Add to rebar.config:
{deps, [
{erllama, "~> 0.5"}
]}.Then in your supervision tree, wait for the application to start before loading models:
ok = application:ensure_started(erllama).The first compile builds vendored llama.cpp (~3 minutes on a fast machine). Subsequent builds are cached. See requirements for the toolchain.
Documentation
| Guide | What it covers |
|---|---|
| Loading a model | Every option to erllama:load_model/1,2, with examples and pitfalls. |
| Caching | Tiers, save reasons, lookup paths, watermarks.
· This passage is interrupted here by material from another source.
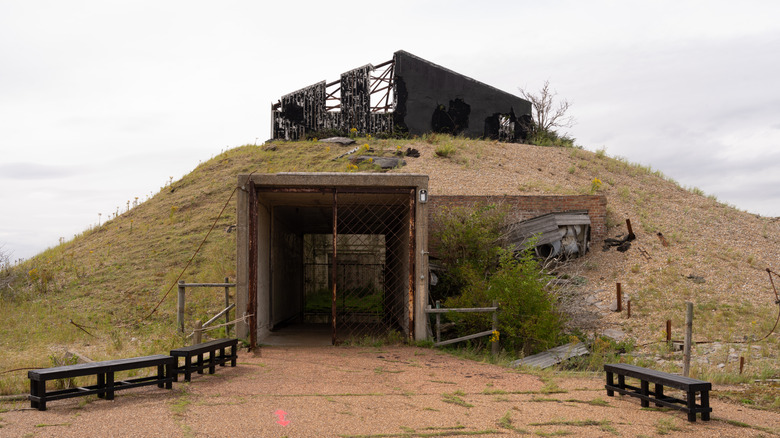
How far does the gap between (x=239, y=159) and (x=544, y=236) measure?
14.1 m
The operator's manual. |
| Configuration | Full sys.config and per-model option reference. |
| Building | Platform-specific build notes (Linux, macOS, FreeBSD), CUDA/Metal toggles, common build issues. |
| Examples | Drop-in patterns for one-shot completion, stateless HTTP servers, multi-turn sessions, concurrent agents, cache inspection. |
| Tool calls + cache primitives | Tool-call streaming, suffix replay via prefill_only/3, sticky sessions. |
For the API reference (erllama, erllama_cache, erllama_scheduler,
erllama_nif), see the generated module docs on
HexDocs or run rebar3 ex_doc
locally.
For the design rationale behind the cache:
- Cache design — why multi-tier, why token-exact, what was deliberately left out.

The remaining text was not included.